Selain itu, masyarakat Desa Jasa juga menyatakan penolakan terhadap kebijakan yang menetapkan Bukit Bugau sebagai bagian dari kawasan HPT maupun hutan lindung. Warga mengusulkan agar wilayah tersebut ditetapkan sebagai Hutan Tutupan Masyarakat Adat Sub Suku Dayak Bugau, karena selama ini telah dikelola berdasarkan aturan dan sistem adat yang diwariskan oleh leluhur.

“Kami berharap Bapak Menteri dapat memberikan perhatian terhadap masyarakat adat Desa Jasa yang kehidupannya bergantung pada hasil pertanian dan perkebunan. Kami siap berdialog dan menyerahkan data pendukung demi terwujudnya keadilan agraria yang berkelanjutan,” tulis warga dalam surat terbuka yang disampaikan kepada pemerintah.

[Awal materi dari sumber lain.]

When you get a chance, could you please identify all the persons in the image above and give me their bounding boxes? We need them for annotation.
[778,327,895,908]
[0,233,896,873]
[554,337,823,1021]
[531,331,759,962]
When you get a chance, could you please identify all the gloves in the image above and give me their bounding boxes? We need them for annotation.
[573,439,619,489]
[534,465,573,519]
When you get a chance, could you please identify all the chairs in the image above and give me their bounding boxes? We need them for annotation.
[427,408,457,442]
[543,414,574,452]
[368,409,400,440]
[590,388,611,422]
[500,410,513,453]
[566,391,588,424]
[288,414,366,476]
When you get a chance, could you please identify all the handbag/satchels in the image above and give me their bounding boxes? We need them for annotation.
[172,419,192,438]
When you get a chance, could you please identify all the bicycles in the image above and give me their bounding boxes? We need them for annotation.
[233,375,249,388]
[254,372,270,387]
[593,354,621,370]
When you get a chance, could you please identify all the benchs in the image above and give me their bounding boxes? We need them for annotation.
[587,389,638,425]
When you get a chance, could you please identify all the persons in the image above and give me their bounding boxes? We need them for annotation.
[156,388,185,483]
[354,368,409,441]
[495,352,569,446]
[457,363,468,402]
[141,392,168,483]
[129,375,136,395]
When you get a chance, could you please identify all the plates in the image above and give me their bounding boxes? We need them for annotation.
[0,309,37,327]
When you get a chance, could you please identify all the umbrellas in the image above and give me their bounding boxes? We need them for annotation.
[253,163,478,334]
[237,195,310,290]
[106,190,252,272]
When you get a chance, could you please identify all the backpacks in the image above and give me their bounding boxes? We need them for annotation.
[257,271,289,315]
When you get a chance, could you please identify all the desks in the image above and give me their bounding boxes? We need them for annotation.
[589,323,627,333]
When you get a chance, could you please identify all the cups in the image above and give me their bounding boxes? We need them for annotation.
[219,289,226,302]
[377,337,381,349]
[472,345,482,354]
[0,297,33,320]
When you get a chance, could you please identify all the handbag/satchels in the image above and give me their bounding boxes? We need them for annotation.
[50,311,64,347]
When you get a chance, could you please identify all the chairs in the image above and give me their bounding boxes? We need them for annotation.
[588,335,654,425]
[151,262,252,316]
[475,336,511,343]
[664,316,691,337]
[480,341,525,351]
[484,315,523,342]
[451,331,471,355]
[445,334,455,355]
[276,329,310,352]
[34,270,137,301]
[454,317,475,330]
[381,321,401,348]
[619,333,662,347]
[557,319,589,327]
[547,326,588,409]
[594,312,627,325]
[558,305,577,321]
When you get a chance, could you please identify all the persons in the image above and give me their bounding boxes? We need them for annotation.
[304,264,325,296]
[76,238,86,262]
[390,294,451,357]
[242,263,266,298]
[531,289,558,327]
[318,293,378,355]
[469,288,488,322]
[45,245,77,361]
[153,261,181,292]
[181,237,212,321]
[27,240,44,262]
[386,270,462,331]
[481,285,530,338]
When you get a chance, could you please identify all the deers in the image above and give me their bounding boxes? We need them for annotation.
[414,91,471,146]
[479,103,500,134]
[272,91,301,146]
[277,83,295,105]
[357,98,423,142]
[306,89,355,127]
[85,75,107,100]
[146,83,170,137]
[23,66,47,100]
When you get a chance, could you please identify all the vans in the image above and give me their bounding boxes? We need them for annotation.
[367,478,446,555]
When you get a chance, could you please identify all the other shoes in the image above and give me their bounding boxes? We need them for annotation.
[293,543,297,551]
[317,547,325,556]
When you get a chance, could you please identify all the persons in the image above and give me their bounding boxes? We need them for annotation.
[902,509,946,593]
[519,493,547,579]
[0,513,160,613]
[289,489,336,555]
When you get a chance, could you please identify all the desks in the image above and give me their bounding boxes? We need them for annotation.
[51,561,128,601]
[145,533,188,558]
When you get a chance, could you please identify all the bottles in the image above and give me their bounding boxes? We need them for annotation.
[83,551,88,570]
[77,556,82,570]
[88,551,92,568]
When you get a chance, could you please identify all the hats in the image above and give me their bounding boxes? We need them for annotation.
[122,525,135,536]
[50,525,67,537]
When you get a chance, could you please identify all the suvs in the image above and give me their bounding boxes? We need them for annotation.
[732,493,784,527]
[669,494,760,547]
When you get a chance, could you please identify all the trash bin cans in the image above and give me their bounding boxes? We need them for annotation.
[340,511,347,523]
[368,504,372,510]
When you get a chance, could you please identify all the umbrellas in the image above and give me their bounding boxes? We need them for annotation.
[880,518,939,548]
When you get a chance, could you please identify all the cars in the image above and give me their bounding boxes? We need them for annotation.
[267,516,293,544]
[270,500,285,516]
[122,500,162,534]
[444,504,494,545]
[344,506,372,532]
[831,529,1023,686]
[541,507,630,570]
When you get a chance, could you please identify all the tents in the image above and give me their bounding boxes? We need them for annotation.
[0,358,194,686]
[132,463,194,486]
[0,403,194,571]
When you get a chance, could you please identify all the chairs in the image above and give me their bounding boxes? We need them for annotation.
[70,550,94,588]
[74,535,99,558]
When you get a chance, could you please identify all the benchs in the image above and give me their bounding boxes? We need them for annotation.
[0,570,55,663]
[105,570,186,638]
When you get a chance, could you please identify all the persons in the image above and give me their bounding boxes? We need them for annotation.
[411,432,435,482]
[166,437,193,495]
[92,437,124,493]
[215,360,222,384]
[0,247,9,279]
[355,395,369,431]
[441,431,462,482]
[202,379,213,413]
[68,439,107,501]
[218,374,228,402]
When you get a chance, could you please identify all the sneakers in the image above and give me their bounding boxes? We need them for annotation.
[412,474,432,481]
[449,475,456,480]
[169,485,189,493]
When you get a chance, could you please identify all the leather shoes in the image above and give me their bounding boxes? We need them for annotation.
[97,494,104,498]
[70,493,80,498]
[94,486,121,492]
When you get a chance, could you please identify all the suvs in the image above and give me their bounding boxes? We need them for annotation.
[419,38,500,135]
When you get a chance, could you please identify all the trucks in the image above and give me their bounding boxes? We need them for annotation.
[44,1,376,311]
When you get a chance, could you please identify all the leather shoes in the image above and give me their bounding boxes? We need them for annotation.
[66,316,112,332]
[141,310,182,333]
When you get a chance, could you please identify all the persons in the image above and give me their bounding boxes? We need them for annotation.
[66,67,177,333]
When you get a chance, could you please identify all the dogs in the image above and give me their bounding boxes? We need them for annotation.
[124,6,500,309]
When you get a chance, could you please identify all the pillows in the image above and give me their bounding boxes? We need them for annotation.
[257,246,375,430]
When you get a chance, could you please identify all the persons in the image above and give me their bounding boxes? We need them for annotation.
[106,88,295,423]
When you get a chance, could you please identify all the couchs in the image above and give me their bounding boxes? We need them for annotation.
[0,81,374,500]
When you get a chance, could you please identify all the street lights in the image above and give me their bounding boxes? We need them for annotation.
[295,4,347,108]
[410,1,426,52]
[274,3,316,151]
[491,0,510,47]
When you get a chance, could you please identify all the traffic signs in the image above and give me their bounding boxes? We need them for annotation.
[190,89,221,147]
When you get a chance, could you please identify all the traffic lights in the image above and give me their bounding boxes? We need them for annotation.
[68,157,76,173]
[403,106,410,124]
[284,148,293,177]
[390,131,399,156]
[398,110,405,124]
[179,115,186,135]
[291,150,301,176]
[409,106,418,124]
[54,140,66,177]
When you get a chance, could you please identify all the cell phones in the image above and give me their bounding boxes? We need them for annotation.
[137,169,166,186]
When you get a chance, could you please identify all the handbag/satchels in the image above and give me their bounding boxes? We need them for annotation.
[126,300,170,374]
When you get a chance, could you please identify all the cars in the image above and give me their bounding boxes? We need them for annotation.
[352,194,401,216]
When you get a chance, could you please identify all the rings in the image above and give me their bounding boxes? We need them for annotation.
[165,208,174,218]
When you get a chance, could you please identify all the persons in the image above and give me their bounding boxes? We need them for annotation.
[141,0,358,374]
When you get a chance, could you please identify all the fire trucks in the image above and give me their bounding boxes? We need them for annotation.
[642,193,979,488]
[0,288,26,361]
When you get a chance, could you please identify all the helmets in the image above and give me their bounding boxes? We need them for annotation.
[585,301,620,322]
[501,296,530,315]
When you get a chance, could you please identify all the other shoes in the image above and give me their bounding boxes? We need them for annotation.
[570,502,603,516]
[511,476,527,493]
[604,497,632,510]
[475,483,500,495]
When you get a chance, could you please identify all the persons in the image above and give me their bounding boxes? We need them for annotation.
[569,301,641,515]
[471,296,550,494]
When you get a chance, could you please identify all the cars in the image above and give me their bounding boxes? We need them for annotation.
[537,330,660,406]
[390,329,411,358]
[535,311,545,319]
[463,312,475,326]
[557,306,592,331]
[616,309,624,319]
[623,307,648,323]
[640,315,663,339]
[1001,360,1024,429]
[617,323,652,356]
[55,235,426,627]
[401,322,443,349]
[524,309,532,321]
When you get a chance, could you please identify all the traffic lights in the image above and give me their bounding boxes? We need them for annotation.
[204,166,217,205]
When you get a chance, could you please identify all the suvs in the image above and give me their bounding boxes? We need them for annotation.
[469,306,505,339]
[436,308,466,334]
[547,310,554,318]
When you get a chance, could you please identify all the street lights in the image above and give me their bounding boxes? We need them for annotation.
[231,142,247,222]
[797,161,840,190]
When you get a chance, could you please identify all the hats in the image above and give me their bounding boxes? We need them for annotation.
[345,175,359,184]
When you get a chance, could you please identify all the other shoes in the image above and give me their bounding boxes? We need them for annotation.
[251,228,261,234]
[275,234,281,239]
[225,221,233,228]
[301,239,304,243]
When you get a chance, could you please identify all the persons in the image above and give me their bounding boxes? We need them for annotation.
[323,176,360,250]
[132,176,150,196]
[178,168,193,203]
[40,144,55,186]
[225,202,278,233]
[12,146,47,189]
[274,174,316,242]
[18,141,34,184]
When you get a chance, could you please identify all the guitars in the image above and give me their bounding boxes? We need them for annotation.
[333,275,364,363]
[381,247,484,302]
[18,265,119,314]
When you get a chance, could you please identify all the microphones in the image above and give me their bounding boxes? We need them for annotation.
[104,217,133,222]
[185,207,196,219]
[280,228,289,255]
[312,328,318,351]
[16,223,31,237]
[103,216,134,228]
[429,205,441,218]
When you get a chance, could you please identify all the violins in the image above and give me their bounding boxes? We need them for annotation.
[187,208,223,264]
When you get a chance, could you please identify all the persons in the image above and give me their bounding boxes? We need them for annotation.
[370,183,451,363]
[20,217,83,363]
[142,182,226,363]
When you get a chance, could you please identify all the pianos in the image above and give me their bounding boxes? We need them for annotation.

Kepala Desa Jasa, Emil Salim, membenarkan adanya aksi penolakan tersebut. Ia menjelaskan bahwa gerakan itu merupakan aspirasi asli masyarakat tanpa ada dorongan dari pihak luar.

“Saya memang tidak berada di lokasi saat warga menyampaikan orasi di tugu Garuda Pancasila. Itu murni inisiatif masyarakat yang merasa terdampak langsung,” jelas Emil saat dikonfirmasi pada Rabu (5/11/2025).

Masyarakat berharap agar pemerintah, baik di tingkat kabupaten maupun pusat, segera turun tangan untuk menyelesaikan persoalan ini secara bijaksana, agar tidak berkembang menjadi konflik sosial yang lebih luas antara warga dan pihak kehutanan.

Warga juga menegaskan bahwa tindakan mereka bukan bentuk penentangan terhadap kebijakan pemerintah, melainkan upaya mempertahankan hak kelola, ruang hidup, serta identitas adat yang telah diwariskan secara turun-temurun di tanah leluhur mereka.